On the face of it, much of the harm might look administrative, procedural and bureaucratic, but it’s so very personal. It’s noticeable in the doctor’s office when medicine is unaffordable, in a school hallway filled with kids who don’t know what their future holds; on pay day when—in fact—the paycheck never comes; and at the grocery store where the price of bread has risen yet again. It’s evident in the thoughts that steal our sleep late into the night. It is a tide that pulls back to reveal just how much this country had—and has—to lose, and surely that’s why so many of us are grieving.

A dangerous indulgence
As someone living in New York City—still very much a liberal bubble—it can be tempting, easy even, to look away.
For periods of time, I can drown out the headlines by concentrating on the parts of America that fill me with awe: civil rights heroes, national parks, great innovations, and an astounding literary canon. Pauli Murray and the Rev. Dr. Martin Luther King Jr., and Jeannette Rankin and yes, Walt Whitman, too. I can try and feel better about what’s going on by referencing the past. Hasn’t America, after all, always survived the pendulum swings of history?

But loving a place means facing the parts of it that disappoint and upset us. So this week, that’s what I’m trying to do. I’m trying to hold in my mind two Americas—a nation focused on freedom, democracy, free speech. A nation that has welcomed so many seeking a better life, and still holds tightly to the idea that you can be anything you set your mind to; but also a nation that is getting muddled up in misinformation, where incivility is normalized, where political divisions feel impenetrable; where we are stripping away abortion access and allowing a gender-based labor force crisis to deepen.

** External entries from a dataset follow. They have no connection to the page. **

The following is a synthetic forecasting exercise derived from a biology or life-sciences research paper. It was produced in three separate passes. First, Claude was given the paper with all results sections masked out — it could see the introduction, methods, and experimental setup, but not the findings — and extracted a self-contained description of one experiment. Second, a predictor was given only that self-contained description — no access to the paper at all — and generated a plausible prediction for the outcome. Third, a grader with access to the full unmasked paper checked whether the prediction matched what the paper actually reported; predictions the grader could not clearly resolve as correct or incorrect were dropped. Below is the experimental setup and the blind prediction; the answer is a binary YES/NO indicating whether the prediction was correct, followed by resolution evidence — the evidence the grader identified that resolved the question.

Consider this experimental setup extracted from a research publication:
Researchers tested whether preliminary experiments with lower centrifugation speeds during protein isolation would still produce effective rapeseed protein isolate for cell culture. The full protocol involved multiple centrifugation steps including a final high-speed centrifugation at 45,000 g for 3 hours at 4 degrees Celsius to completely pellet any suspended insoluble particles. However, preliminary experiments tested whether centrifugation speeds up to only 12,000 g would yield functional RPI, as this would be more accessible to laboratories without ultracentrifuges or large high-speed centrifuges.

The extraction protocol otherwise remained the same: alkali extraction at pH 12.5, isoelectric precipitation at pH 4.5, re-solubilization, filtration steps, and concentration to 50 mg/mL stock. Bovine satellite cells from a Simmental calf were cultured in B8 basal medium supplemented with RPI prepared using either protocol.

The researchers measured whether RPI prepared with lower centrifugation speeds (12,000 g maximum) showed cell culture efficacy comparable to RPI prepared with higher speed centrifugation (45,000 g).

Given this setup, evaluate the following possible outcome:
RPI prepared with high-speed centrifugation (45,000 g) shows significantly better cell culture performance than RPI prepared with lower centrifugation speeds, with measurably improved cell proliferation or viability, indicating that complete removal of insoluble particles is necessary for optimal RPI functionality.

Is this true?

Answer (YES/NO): NO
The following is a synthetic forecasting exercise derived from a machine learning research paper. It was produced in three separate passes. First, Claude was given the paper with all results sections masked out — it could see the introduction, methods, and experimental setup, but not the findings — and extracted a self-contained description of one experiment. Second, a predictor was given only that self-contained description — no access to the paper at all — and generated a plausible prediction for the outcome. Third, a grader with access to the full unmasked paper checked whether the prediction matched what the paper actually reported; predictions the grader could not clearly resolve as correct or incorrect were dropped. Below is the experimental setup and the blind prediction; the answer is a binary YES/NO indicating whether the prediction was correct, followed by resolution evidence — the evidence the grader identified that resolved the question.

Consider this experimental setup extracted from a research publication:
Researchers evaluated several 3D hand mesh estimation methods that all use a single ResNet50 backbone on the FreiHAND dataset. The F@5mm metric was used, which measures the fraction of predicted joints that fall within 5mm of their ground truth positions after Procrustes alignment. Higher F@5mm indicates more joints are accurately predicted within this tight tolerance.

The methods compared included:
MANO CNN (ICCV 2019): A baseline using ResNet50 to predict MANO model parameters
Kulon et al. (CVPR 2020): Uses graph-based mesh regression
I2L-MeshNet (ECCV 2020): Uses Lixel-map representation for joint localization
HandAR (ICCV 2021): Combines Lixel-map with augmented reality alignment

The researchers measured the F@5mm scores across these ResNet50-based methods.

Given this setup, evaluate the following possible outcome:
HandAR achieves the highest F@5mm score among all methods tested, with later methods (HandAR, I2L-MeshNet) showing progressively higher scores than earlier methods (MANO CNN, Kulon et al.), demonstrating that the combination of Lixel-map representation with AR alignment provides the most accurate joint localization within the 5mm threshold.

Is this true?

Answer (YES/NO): YES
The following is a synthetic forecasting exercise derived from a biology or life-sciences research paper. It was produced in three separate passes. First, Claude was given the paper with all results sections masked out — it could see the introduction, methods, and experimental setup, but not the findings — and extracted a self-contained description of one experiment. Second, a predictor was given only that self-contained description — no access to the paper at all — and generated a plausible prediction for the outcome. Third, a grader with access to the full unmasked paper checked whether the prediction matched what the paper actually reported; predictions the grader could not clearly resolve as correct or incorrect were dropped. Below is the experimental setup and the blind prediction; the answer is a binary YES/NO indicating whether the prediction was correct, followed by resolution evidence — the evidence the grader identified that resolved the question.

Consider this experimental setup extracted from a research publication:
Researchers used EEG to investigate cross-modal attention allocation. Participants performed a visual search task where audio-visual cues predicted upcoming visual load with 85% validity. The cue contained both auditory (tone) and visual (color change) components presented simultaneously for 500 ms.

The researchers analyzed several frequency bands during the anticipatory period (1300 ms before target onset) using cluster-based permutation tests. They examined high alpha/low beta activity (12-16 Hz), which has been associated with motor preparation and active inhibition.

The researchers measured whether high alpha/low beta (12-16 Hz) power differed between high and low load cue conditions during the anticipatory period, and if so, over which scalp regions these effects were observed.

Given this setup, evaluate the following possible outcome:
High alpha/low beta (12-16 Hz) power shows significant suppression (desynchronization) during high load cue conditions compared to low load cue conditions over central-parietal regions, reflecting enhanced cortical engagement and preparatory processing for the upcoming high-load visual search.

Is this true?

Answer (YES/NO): NO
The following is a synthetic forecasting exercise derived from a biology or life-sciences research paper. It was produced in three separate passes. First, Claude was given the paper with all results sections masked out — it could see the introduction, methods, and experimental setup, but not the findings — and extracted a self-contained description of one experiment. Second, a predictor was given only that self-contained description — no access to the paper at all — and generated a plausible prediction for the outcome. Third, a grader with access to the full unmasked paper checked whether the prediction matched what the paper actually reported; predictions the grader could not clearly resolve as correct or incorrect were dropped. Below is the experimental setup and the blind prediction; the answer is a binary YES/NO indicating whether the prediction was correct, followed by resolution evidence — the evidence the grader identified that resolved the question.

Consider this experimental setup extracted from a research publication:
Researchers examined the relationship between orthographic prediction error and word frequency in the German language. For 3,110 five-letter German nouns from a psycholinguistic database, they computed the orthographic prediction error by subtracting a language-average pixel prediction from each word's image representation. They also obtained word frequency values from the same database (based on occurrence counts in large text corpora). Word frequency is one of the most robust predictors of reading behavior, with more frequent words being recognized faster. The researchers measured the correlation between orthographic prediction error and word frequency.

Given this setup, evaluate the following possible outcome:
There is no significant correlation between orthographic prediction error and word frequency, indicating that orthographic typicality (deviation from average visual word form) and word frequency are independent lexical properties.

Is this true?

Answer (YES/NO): YES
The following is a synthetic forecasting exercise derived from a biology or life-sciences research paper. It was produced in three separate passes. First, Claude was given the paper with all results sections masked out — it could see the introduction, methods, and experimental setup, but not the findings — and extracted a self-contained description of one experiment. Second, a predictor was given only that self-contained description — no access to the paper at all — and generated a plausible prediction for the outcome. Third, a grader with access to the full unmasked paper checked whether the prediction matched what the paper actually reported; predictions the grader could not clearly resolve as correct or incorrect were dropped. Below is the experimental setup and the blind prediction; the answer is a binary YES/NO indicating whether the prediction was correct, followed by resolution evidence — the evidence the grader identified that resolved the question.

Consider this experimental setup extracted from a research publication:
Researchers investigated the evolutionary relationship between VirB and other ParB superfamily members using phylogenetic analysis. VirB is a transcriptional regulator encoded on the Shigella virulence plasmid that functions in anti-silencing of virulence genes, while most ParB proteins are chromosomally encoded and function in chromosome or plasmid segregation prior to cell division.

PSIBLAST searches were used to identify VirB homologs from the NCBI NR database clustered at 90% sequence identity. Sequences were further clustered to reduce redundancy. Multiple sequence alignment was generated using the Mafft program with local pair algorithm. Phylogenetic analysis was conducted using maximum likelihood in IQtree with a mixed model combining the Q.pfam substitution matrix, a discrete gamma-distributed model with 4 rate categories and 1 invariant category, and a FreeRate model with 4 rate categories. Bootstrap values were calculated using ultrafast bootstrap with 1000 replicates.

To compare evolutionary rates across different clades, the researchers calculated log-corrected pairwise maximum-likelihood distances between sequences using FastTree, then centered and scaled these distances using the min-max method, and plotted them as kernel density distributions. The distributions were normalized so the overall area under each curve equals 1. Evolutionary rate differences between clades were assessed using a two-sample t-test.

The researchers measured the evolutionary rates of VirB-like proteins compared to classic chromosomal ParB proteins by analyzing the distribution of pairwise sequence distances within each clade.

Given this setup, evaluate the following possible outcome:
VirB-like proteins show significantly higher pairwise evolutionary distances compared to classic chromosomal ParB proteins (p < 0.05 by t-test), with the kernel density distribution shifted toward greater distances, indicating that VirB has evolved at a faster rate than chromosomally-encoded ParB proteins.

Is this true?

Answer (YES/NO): YES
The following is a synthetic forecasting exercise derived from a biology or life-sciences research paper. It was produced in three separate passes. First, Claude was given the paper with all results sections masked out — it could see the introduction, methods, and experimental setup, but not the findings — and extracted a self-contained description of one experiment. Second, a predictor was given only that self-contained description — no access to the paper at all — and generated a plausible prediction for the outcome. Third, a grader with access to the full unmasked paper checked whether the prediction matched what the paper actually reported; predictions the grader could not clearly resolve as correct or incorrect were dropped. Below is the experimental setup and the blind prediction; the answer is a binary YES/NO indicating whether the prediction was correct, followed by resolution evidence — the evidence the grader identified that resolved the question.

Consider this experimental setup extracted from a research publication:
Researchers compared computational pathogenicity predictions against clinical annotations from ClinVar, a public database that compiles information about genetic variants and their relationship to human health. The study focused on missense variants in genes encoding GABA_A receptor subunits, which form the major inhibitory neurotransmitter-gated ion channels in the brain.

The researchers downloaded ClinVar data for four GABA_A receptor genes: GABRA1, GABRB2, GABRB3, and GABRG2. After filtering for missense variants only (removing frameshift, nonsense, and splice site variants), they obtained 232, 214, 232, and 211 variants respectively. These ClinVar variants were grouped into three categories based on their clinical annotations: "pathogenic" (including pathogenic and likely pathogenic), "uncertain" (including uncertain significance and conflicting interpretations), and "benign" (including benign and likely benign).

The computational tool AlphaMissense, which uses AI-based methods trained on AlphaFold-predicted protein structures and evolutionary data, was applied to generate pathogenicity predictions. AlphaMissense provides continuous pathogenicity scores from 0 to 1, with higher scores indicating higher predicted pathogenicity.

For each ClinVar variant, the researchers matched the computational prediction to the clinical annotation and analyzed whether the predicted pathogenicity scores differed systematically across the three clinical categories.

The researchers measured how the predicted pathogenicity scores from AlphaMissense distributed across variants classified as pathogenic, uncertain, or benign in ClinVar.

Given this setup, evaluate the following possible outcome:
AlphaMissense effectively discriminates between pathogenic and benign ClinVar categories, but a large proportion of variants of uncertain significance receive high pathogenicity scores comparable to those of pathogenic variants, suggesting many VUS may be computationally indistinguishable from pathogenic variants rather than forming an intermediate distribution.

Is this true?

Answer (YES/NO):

I am trying to square America as both a place of breathtaking natural beauty and of receding civil rights; a place that welcomed me six years ago on the eve of a global pandemic, but a place that sometimes makes me feel like an outsider and where I’m not welcome at all.
My love for America is resilient; I don’t want it ever to be complacent. And perhaps what I’m feeling is a different kind of patriotism: Not the loud, flag-draped kind, but the quiet, stubborn kind that insists on seeing a nation fully.
As we head into the second year of Trump’s second term, I’ll keep in mind Whitman’s “multitudes”—not as a romantic notion, but as a way of staying awake to what America is—a whole complicated thing, sprawling and unruly, but maybe—hopefully—still reaching for a better version of itself.